제공된 본문
####################
In [299]:
# 라이브러리
import pandas as pd
import numpy as np
import os, random

from sklearn.model_selection import train_test_split
from sklearn.metrics import accuracy_score
from sklearn.ensemble import RandomForestClassifier, GradientBoostingClassifier
from xgboost import XGBClassifier


In [300]:
# 시드고정

def seed_everything(seed):
    random.seed(seed)
    os.environ['PYTHONHASHSEED'] = str(seed)
    np.random.seed(seed)

seed_everything(42) # Seed 고정


In [301]:
# 데이터 로드
train = pd.read_csv("train.csv")
test = pd.read_csv("test.csv")



In [302]:
# X,y 분리 ID, label 제거
X = train.drop(['ID', 'label'], axis=1)
y = train['label']

X_test = test.drop(['ID'], axis=1)



In [303]:
# train/ valid 분리
X_train, X_valid, y_train, y_valid = train_test_split(
    X, y,
    test_size=0.2,
    random_state=42)

In [328]:
# 1) 랜덤 포레스트
rf = RandomForestClassifier(
    n_estimators=400,          
    min_samples_split=4,
    min_samples_leaf=2,
    n_jobs=-1,
    random_state=42
)
####################
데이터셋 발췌
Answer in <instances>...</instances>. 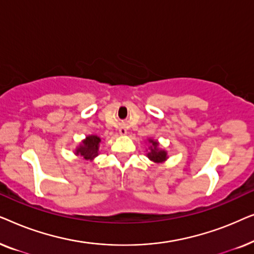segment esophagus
Returning <instances> with one entry per match:
<instances>
[{"mask_svg":"<svg viewBox=\"0 0 254 254\" xmlns=\"http://www.w3.org/2000/svg\"><path fill=\"white\" fill-rule=\"evenodd\" d=\"M119 133H120L121 135H126V134H127V129H126V128H120Z\"/></svg>","mask_w":254,"mask_h":254,"instance_id":"34e87169","label":"esophagus"}]
</instances>
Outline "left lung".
I'll list each match as a JSON object with an SVG mask.
<instances>
[{
  "label": "left lung",
  "instance_id": "8db88e82",
  "mask_svg": "<svg viewBox=\"0 0 254 254\" xmlns=\"http://www.w3.org/2000/svg\"><path fill=\"white\" fill-rule=\"evenodd\" d=\"M150 142L152 145H150V152H148V158L156 163L164 162L166 159V152L164 150L158 149V144L156 141L150 140Z\"/></svg>",
  "mask_w": 254,
  "mask_h": 254
}]
</instances>
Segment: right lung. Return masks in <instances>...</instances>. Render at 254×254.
####################
과제 목록
**A.** 본문에서 랜덤 포레스트 모델의 n_estimators 값은 얼마로 설정되어 있나요?
**B.** 레코드에서 문자열 "lung"가 들어 있는 줄의 수를 세어 숫자만 쓰세요.
본문과 레코드는 서로 관련이 없습니다.

최종 결과
**A.** 400으로 설정되어 있습니다.

**B.** 3